Reply 85 of 100, by swaaye

Posted on 2016-02-28, 21:46

swaaye Offline

Rank l33t++

Rank: l33t++
Posts: 8155
Joined: 2002-07-22, 21:24
Location: WI, USA

havli wrote:
Well, synthetic INT/FPU performance is not the only thing affecting the actual application performance. Memory bandwith is also important... and all socket 7 chipsets are terrible compared to i440BX or Athlon chipsets. In my tests K6-III+ @ 577 on average is 2% slower than Celeron 433 and 27% slower than PIII 500 (Katmai).

Yeah this is something that is usually overlooked. It's beneficial to have a Super 7 board that can handle a 133 MHz FSB and improve the memory performance situation some. I don't know offhand which boards will truly work at that speed though.

Reply 86 of 100, by kool kitty89

Posted on 2016-03-02, 03:32

kool kitty89 Offline

Rank Member

Rank: Member
Posts: 434
Joined: 2012-02-15, 08:43
Location: San Jose, CA

swaaye wrote:
havli wrote:
Well, synthetic INT/FPU performance is not the only thing affecting the actual application performance. Memory bandwith is also important... and all socket 7 chipsets are terrible compared to i440BX or Athlon chipsets. In my tests K6-III+ @ 577 on average is 2% slower than Celeron 433 and 27% slower than PIII 500 (Katmai).

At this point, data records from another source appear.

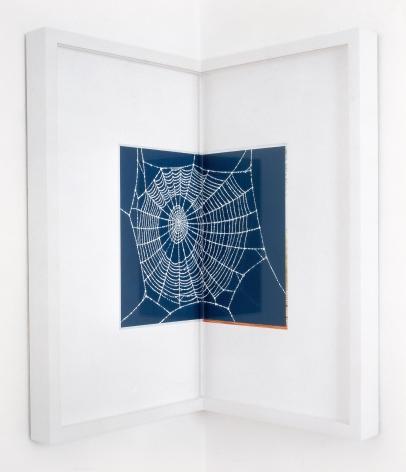 Steve Wolfe, Untitled (Charlotte's Web), 1994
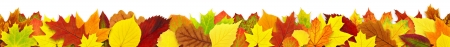 Colorful autumn leaves border isolated on white photo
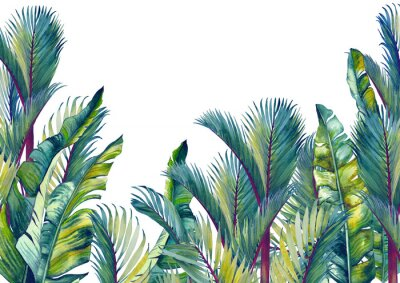 Adesivo Tropical palm trees and banana leaves. Isolated watercolor background.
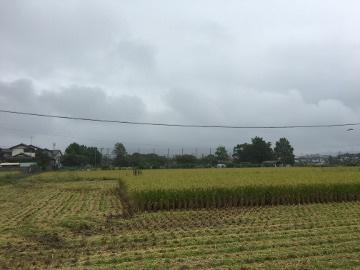 稲刈りニンニク植え10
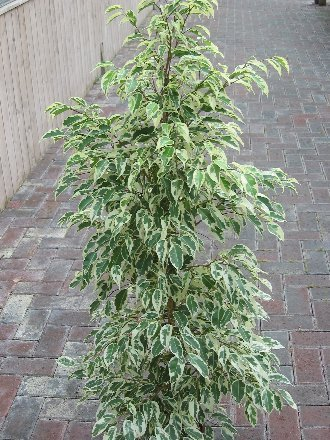 plante-dinterieur-plante-pour-la-maison-ou-le-bureau-ficus-benjamina-figuier-pleureur-panache-hauteu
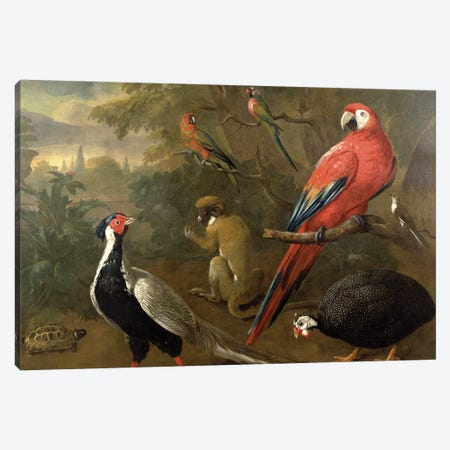 Pheasant, Macaw, Monkey, Parrots and Tortoise Canvas Print #BMN4618} by Charles Collins Canvas Print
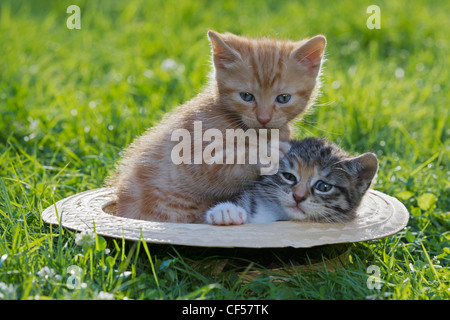 Germany, Kittens sitting in hat, close up - Stock Photo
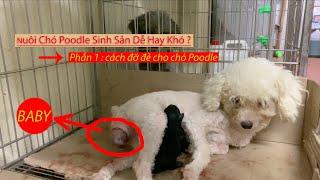 Phần 1 : Cách Đỡ Đẻ Cнo Chó Poodle || Nuôi Chó Poodle Sinh Sản Dễ Hay Khó ?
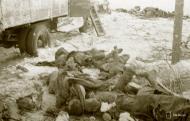 Asisbiz Soviet forces were decimated around Tenhamonmaki area West Lemetti Winter War 2nd Feb 1940 a 645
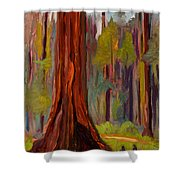 Redwood Giant Shower Curtain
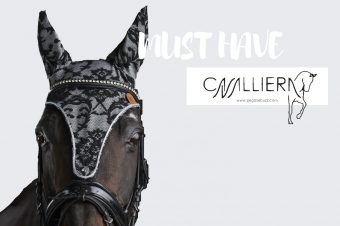 [MUST HAVE] Cavalliera : le bonnet Dignity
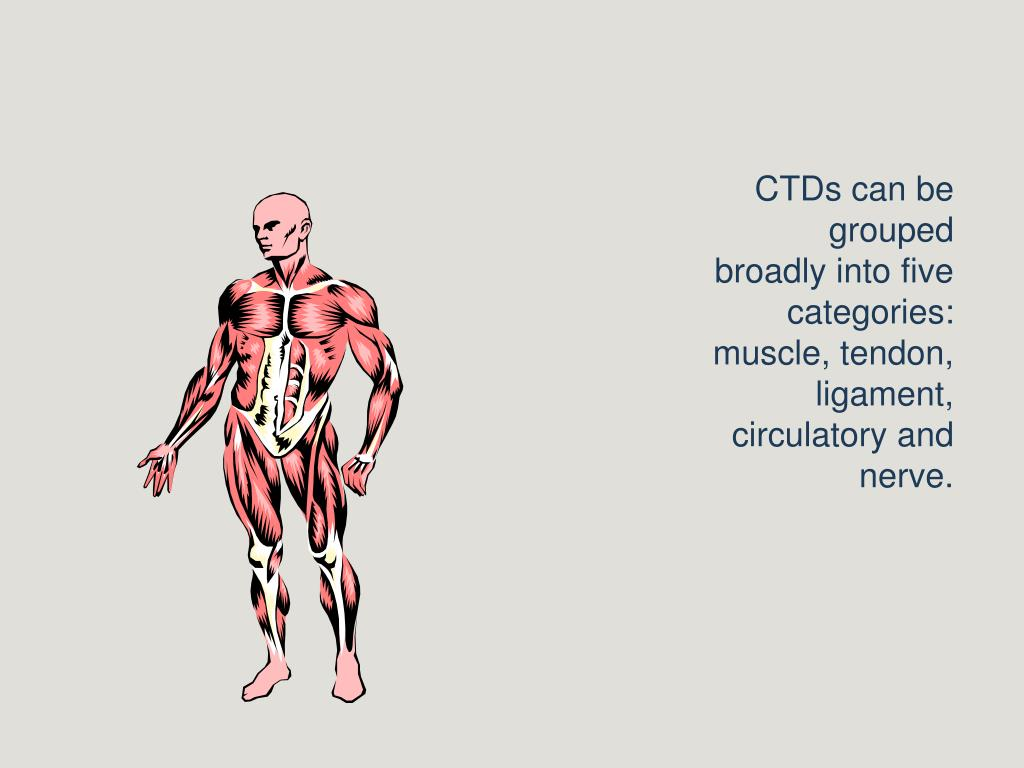 CTDs can be grouped broadly into five categories: muscle, tendon, ligament, circulatory and nerve.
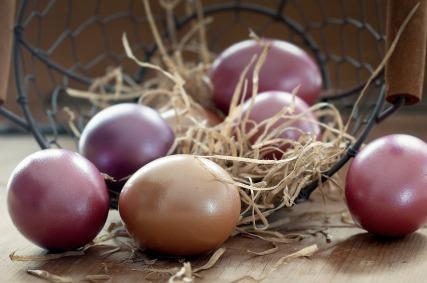 Color Easter Colored Easter Eggs Egg Basket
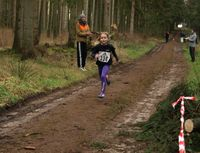 Bilder Crosslauf Weddingstedt 14.01.2017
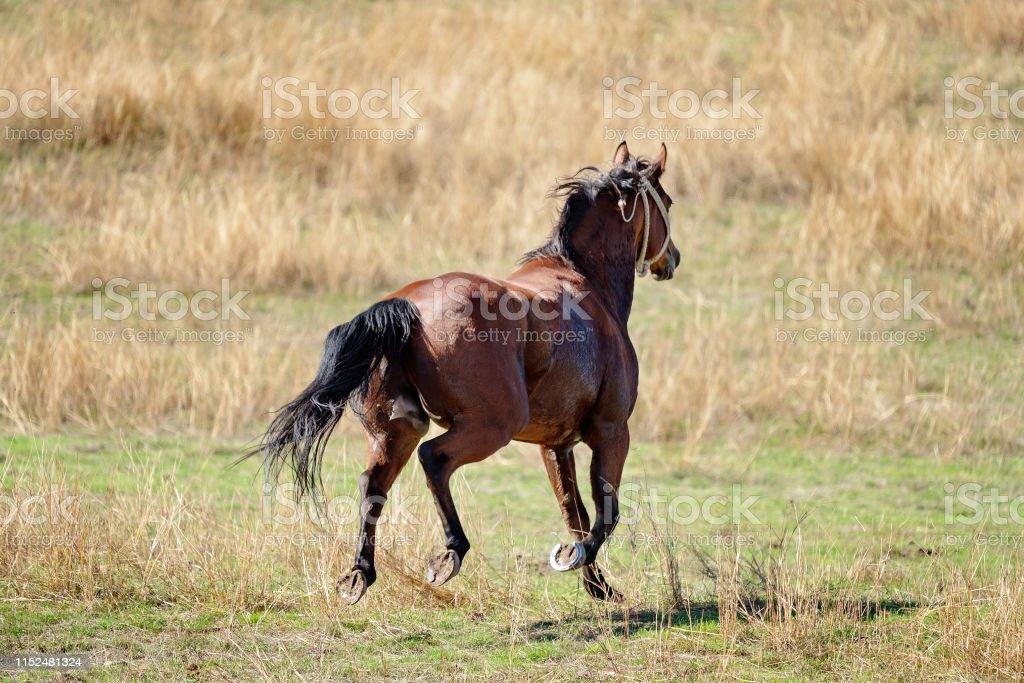 Running Wild Horse Stock Photo Download Image Now Istock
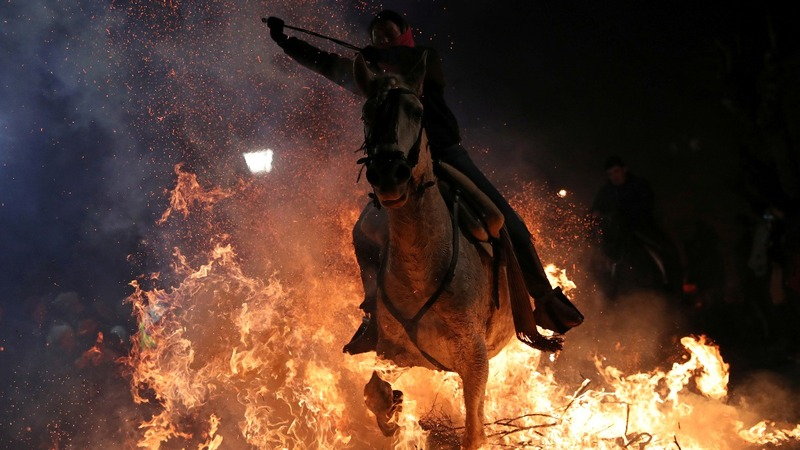 INSIGHT: Horses 'cleansed' with fire in Spain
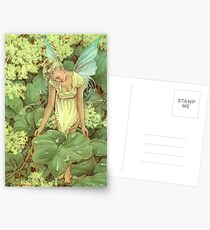 Dew Fairy Postcards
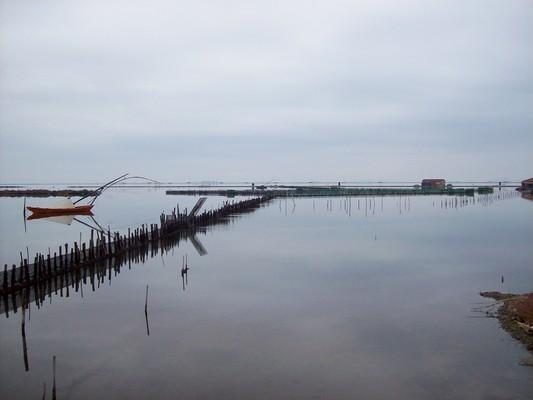 Mesologgi, Iera Poli Messologgiou, Aetolia-Acarnania Αιτωλοακαρνανία, Μεσολόγγι, λιμνοθάλασσα Κλείσοβας.  Μόνο γαλήνη μπορεί να νιώσει κανείς, αντικρίζοντας τις εικόνες που προσφέρει μια περιήγηση στη λιμνοθάλασσα Κλείσοβα. - by spidrman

Yeah this is something that is usually overlooked. It's beneficial to have a Super 7 board that can handle a 133 MHz FSB and improve the memory performance situation some. I don't know offhand which boards will truly work at that speed though.

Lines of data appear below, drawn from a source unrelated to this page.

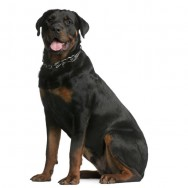 Raças de cachorro - Rottweiler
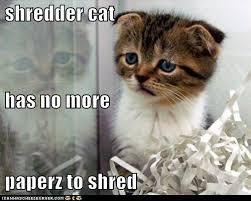 Sad Cat Memes - lolcats depressed lol at funny cat memes funny cat pictures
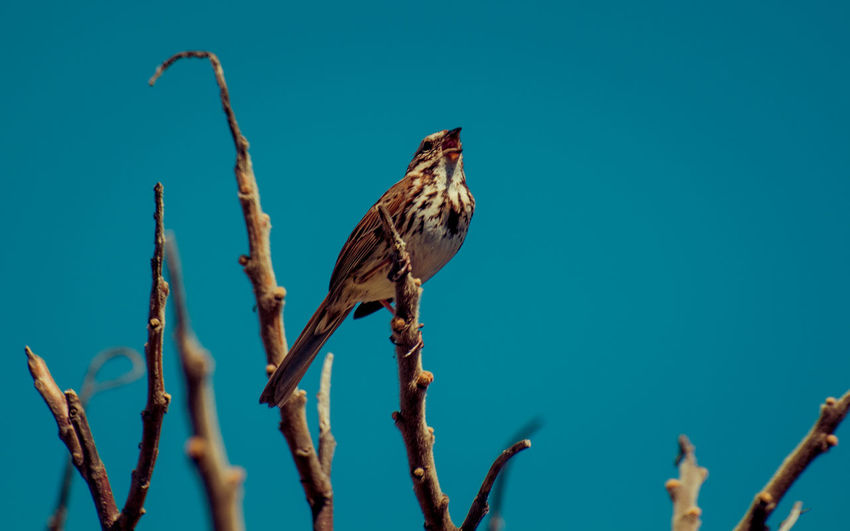 Animal Themes Animal Wildlife Animals In The Wild Beauty In Nature Bird Blue Sky Branch Clear Sky Close-up Day Dead Plant Dried Plant Growth Low Angle View Nature No People One Animal Outdoors Perching Plant Tommy Thompson Park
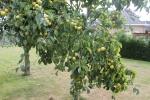 ook al te weinig uitgedund, het arme boompje bezwijkt bijna onder het gewicht : nashipeer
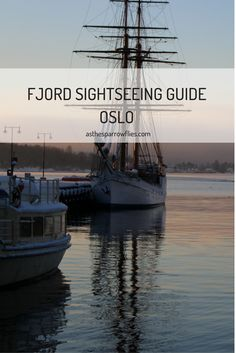 Book a fjord sightseeing tour in Oslo, and whatever the weather you'll see incredible skyscapes, still water and beautiful homes carved into the hills. http://asthesparrowflies.com/oslo-fjord-sightseeing/?utm_campaign=coschedule&utm_source=pinterest&utm_medium=Samantha%20Sparrow&utm_content=A%20Snowy%20Boat%20Ride%20In%20Oslo%20-%20Fjord%20Sightseeing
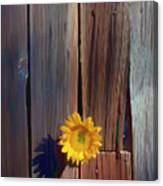 Sunflower In Barn Wood Canvas Print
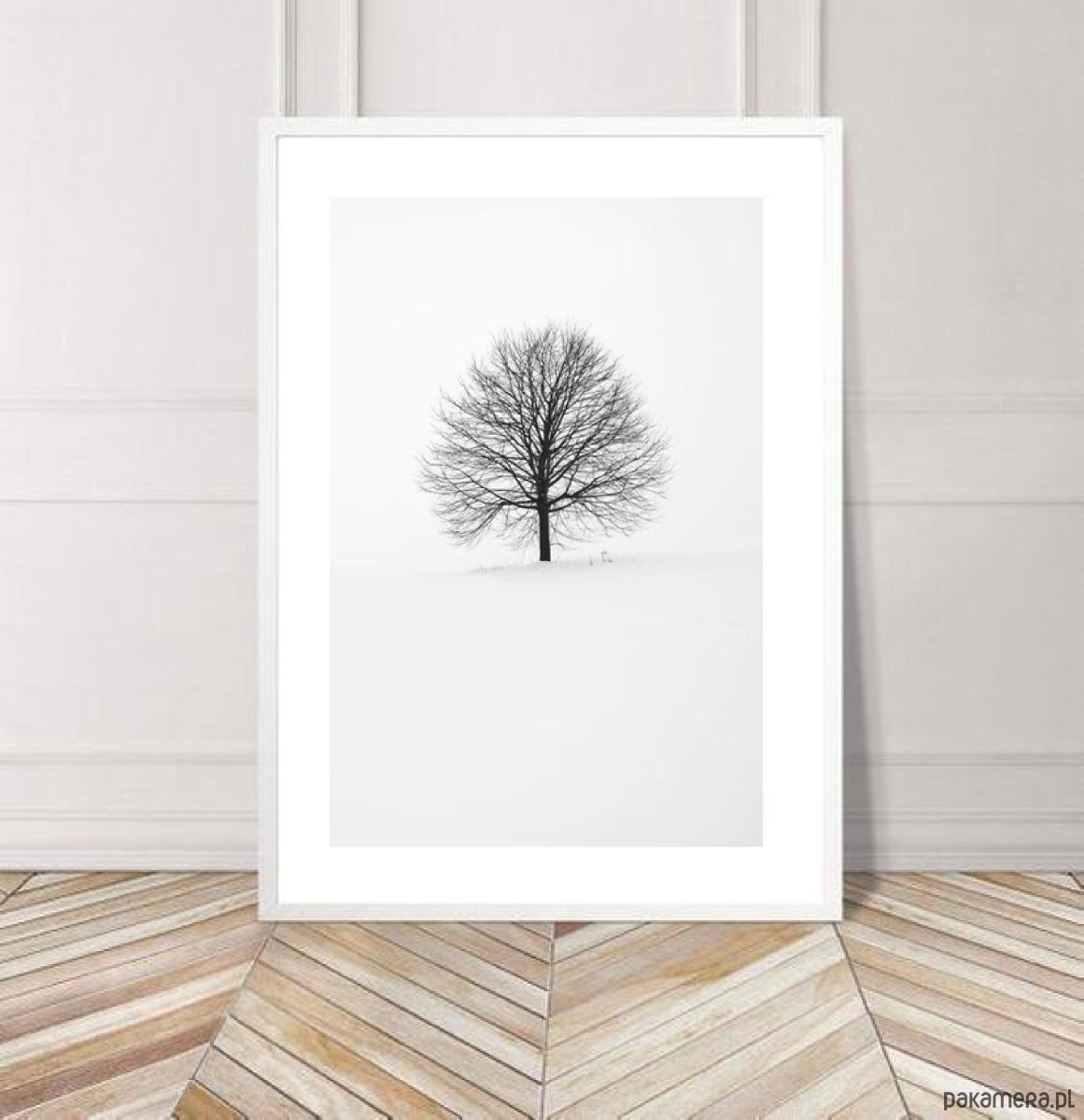Plakat Samotne Drzewo Biało Czarny Foto Pakamerapl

The only boards that featured that seem to be a few of the SIS based ones and might even need to have the board level cache disabled. A slow chipset in a slow configuration ... not really worthwhile.

You'd have better luck getting 124 MHz on an MVP3 based system or 120 (or 125 MHz -undocumented but some motherboards support it) on an Aladdin V based board. 112 and 110-115 MHz are a lot easier to get stable though. Gains on a K6-2 would also probably be bigger than on a 2+ or III given the board-level cache is also being overclocked. (FIC's MVP3 boards tend to use 4 ns pipeline burst cache too, so 124 MHz is running within spec while most Aladdin V boards seem to use 5 ns SRAM -though the chipset itself might overclock more easily than the MVP3 and there's more steps offered on many Aladdin V boards than MVP3 boards -usually 100, 105, 110, 115, 120, and sometimes 125 MHz)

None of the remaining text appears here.